AUFGABE A> Zeige jede Zeile der Einträge, in der die Zeichenfolge „millimetres“ vorkommt, wobei Groß- und Kleinschreibung zählt.

Das Vorkommen von Petermännchen ist in der Ostsee nicht sehr häufig, kommt aber immer wieder vor. Deutlich häufiger sind die Tiere in der Nordsee anzutreffen.



*abbergen: seemannschaftlich für „in Sicherheit bringen“


----------



## Thomas9904 (12. Juli 2016)

*AW: Pressemeldung Giftiger Fisch sticht zwei Angler: Seenotretter bei Fehmarn im Eins*

Danke an die Jungs und Mädels der Seenotretter..

Hier zeigt sich einmal mehr, warum Angler für die DGzRS spenden sollten, die Seenotretter finanzieren sich rein aus Spenden!!

https://spenden.seenotretter.de/?onlinespenden=true&gclid=CMDJ777e7c0CFdUy0wodTy8F4Q


----------



## capri2 (12. Juli 2016)

*AW: Pressemeldung Giftiger Fisch sticht zwei Angler: Seenotretter bei Fehmarn im Eins*

Prima! DA wäre jetzt ein Paypal Donation Button ne tolle Sache#6


----------



## Jose (12. Juli 2016)

*AW: Pressemeldung Giftiger Fisch sticht zwei Angler: Seenotretter bei Fehmarn im Eins*

nochmal in erinnerung rufen:
Giftige Fische in Nord-und Ostsee und Mittelmeer


----------



## Thomas9904 (12. Juli 2016)

*AW: Pressemeldung Giftiger Fisch sticht zwei Angler: Seenotretter bei Fehmarn im Eins*

DANKE Herbert!


----------



## Mittelhesse (12. Juli 2016)

*AW: Pressemeldung Giftiger Fisch sticht zwei Angler: Seenotretter bei Fehmarn im Eins*

Servus . Mit Handschuhe ist auch keine gute Idee !
Auf den Kanaren werden jeden Tag ganz viele Petermännchen gefangen . Die Profis haben eine Zange um den Fisch zu halten .
Gruß Jörg .


----------



## Vibra - Zocker (12. Juli 2016)

*AW: Pressemeldung Giftiger Fisch sticht zwei Angler: Seenotretter bei Fehmarn im Eins*

Moin
Welche Presse - Knalltüten haben denn das geschrieben?
2 Seemeilen sind 5,5km#q Respekt...
1 Sm : 1852m, also etwas über 3,7km!


----------



## A-tom-2 (13. Juli 2016)

*AW: Pressemeldung Giftiger Fisch sticht zwei Angler: Seenotretter bei Fehmarn im Eins*



Vibra - Zocker schrieb:


> 2 Seemeilen sind 5,5km#q Respekt...
> 1 Sm : 1852m, also etwas über 3,7km!


Nun, dann werden es vermutlich drei Seemeilen gewesen sein. 
Zwei und Drei kann man schon mal akustisch verwechseln.


----------

AUFGABE B> Gib aus dem Forenthread oben alles von „## Mittelhesse (12.“ bis hinunter zu „gute Idee !“ erneut wieder und tausche dabei „Servus“ gegen „Moin“.

BEREITGESTELLTE ANGABEN>

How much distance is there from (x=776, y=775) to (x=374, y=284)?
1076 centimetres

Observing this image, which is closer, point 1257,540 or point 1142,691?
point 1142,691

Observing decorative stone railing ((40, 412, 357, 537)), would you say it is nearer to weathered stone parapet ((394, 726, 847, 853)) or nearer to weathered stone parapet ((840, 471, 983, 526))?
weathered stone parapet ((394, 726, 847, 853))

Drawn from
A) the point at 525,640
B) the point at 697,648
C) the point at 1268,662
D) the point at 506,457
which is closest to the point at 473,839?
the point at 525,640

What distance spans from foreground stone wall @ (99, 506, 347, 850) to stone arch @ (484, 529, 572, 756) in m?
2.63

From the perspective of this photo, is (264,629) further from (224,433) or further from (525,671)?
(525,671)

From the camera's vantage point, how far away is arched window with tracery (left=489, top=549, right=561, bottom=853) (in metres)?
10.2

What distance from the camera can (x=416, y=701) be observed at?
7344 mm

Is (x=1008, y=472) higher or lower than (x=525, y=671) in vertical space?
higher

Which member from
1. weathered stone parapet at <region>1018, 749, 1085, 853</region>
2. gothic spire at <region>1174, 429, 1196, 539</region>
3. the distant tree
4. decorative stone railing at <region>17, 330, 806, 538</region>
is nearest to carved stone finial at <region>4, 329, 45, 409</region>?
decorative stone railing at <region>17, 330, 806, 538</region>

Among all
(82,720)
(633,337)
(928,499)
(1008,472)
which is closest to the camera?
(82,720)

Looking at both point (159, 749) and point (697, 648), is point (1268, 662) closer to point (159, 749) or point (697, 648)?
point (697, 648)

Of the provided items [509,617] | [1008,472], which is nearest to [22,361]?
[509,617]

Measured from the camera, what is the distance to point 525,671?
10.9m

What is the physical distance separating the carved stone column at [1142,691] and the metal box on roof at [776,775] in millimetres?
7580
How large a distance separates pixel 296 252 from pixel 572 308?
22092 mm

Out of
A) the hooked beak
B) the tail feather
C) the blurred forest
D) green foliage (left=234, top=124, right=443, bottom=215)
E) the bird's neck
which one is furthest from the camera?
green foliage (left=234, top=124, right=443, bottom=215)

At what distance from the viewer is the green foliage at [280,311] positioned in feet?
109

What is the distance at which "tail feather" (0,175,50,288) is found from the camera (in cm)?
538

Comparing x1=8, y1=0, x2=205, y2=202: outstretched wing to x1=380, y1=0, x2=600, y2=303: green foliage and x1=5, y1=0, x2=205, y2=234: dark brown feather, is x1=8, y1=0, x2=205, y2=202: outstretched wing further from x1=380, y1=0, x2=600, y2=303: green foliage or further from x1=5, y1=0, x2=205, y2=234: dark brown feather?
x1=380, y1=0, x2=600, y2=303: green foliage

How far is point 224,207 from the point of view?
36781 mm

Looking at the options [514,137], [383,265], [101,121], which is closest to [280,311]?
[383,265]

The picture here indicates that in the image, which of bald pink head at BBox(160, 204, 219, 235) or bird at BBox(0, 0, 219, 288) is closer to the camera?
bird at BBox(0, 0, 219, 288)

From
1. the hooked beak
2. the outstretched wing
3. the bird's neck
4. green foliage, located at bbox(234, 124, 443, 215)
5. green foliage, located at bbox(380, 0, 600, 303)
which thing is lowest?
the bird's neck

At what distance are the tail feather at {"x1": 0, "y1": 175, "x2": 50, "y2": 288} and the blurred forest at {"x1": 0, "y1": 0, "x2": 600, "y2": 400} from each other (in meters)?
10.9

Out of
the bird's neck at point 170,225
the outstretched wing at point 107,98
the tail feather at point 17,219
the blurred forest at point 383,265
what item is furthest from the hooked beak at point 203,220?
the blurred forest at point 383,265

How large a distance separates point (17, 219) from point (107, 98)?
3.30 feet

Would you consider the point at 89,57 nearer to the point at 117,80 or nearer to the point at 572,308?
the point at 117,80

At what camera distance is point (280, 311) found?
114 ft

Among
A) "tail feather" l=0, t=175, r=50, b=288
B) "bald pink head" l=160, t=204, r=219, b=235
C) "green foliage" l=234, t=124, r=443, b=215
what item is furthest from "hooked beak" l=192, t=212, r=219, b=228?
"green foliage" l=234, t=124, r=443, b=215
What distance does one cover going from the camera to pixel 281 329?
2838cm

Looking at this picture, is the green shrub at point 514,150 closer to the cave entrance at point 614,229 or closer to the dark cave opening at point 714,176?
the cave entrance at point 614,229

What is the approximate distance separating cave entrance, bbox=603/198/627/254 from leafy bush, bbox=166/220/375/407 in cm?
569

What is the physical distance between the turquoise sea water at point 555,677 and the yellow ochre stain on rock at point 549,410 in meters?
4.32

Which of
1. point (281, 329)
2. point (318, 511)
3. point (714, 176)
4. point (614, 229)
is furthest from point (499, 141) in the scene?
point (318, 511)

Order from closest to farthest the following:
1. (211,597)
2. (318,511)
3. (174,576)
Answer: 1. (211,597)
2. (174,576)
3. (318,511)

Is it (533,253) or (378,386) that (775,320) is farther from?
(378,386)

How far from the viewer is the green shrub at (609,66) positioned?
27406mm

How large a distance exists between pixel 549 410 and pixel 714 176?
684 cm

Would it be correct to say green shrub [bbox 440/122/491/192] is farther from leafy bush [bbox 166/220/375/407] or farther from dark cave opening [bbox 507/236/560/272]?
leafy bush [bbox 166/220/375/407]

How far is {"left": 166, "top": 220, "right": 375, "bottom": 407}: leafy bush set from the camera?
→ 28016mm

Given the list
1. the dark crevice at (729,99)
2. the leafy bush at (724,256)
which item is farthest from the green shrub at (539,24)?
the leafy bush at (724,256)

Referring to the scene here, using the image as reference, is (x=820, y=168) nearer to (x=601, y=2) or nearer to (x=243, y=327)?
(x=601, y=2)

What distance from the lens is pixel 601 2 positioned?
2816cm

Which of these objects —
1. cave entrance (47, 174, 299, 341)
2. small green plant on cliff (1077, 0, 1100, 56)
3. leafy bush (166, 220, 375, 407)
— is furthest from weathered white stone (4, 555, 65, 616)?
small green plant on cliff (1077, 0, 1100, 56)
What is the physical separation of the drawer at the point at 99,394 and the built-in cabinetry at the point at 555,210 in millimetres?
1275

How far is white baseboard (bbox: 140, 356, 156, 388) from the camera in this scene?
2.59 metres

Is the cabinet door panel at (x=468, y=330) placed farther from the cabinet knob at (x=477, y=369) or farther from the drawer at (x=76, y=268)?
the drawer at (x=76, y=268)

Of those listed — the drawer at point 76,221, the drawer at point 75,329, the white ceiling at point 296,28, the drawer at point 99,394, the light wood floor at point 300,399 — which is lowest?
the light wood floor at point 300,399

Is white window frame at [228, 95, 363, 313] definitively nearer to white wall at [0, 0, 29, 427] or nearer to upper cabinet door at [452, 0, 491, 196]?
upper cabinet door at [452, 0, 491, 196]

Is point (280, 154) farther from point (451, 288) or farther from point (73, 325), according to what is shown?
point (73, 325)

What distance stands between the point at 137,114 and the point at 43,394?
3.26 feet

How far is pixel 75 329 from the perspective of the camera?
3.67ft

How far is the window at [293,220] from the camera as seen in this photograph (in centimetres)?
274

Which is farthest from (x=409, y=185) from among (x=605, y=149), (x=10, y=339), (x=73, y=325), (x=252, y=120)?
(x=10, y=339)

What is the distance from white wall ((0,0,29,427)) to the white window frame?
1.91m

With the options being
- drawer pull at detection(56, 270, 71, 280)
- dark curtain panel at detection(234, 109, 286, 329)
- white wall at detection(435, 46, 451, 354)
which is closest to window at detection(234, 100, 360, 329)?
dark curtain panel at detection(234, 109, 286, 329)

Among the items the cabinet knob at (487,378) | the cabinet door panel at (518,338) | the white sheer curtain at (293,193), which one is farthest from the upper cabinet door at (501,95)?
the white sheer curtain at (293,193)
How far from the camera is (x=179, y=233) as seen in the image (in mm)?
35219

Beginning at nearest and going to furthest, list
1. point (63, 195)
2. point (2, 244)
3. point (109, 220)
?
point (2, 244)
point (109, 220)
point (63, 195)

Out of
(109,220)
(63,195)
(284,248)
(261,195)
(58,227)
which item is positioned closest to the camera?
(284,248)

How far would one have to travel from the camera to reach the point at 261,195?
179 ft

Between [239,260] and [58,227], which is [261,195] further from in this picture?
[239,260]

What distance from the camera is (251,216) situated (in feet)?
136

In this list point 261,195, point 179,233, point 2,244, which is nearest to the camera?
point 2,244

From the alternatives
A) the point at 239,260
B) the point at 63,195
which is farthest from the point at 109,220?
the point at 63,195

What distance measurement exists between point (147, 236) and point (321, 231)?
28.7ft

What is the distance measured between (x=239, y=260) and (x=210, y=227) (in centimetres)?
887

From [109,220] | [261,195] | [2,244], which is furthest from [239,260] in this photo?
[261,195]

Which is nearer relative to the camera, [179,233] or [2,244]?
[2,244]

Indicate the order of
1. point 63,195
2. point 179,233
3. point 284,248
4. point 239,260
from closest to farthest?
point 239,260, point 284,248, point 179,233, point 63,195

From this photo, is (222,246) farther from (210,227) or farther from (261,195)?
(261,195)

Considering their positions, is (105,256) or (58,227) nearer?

SCHRIFTLICHE LÖSUNG A>
What is the physical distance separating the carved stone column at [1142,691] and the metal box on roof at [776,775] in millimetres?
What is the physical separation of the drawer at the point at 99,394 and the built-in cabinetry at the point at 555,210 in millimetres?

SCHRIFTLICHE LÖSUNG B>
## Mittelhesse (12. Juli 2016)

*AW: Pressemeldung Giftiger Fisch sticht zwei Angler: Seenotretter bei Fehmarn im Eins*

Moin . Mit Handschuhe ist auch keine gute Idee !